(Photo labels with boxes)

[BEGIN]

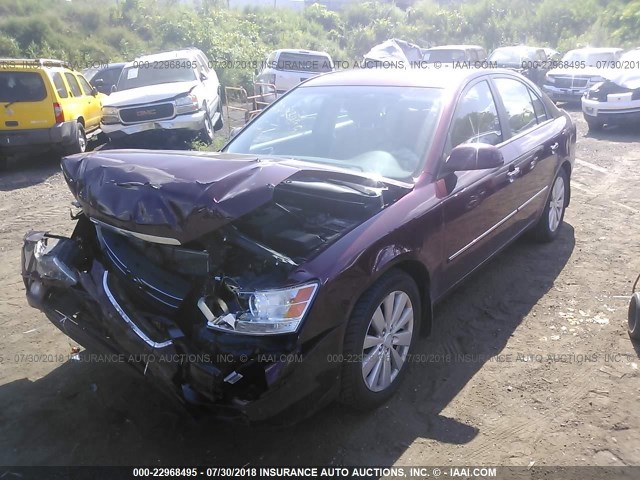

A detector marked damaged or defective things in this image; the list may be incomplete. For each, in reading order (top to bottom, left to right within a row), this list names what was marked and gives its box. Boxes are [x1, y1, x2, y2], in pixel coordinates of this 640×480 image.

crumpled hood [104, 82, 199, 109]
crumpled hood [61, 150, 304, 244]
damaged front bumper [23, 229, 344, 420]
exposed headlight assembly [201, 282, 318, 334]
broken headlight [205, 282, 320, 334]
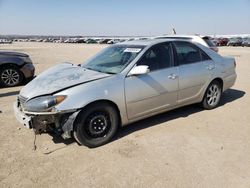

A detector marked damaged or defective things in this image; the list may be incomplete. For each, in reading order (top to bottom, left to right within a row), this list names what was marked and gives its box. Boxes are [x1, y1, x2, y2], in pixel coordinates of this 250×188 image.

damaged silver car [13, 39, 236, 148]
exposed front wheel [202, 80, 222, 109]
exposed front wheel [73, 102, 119, 148]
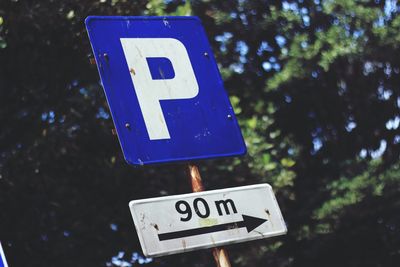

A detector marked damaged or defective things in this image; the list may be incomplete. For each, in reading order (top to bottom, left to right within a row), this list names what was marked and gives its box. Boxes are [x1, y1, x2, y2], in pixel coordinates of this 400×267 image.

rusty metal sign [129, 184, 288, 258]
rusty pole [187, 163, 231, 267]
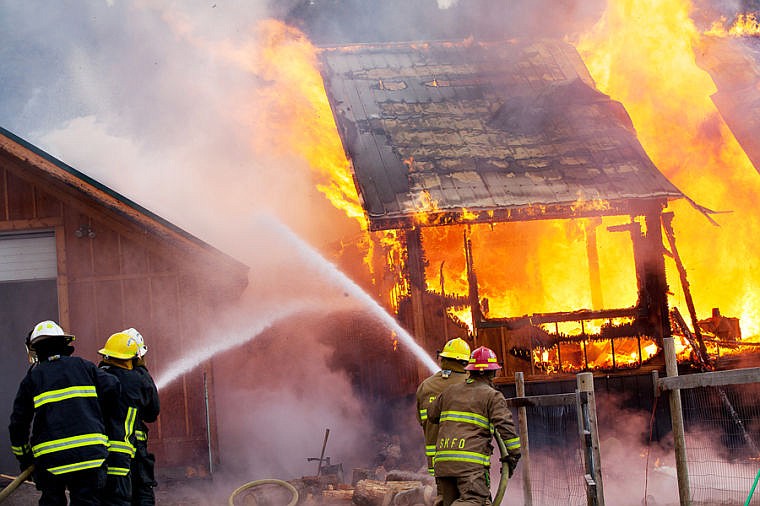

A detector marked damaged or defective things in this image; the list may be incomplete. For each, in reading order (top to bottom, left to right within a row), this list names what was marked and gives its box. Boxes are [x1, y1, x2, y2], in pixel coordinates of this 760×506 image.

charred roof panel [318, 40, 684, 230]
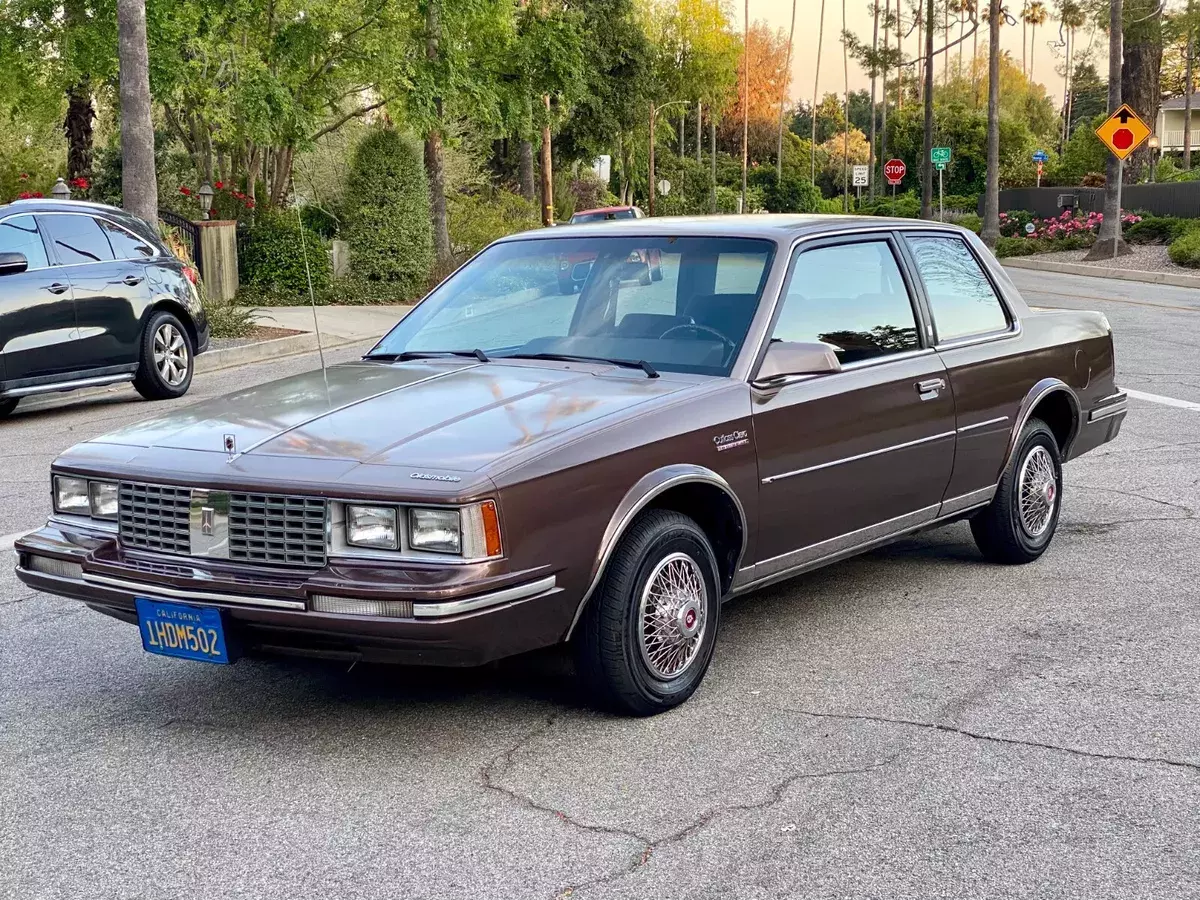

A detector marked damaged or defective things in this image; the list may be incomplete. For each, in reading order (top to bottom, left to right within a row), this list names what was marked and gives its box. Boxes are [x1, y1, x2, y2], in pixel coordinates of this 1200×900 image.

road crack [477, 715, 892, 897]
road crack [787, 710, 1200, 777]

[END]

▶ EXERCISE DETAILS: Write out everything from the start of the items down to the line containing "broken headlight [205, 282, 320, 334]", with "detector" swapped for "scanner" and nothing else changed. Leave the pictures out.

▶ EXERCISE ANSWER:
A scanner marked damaged or defective things in this image; the list may be incomplete. For each, in reading order (top to bottom, left to right within a row), this list names what was marked and gives its box. Boxes are [x1, y1, x2, y2], in pixel coordinates of this 640×480 image.

crumpled hood [104, 82, 199, 109]
crumpled hood [61, 150, 304, 244]
damaged front bumper [23, 229, 344, 420]
exposed headlight assembly [201, 282, 318, 334]
broken headlight [205, 282, 320, 334]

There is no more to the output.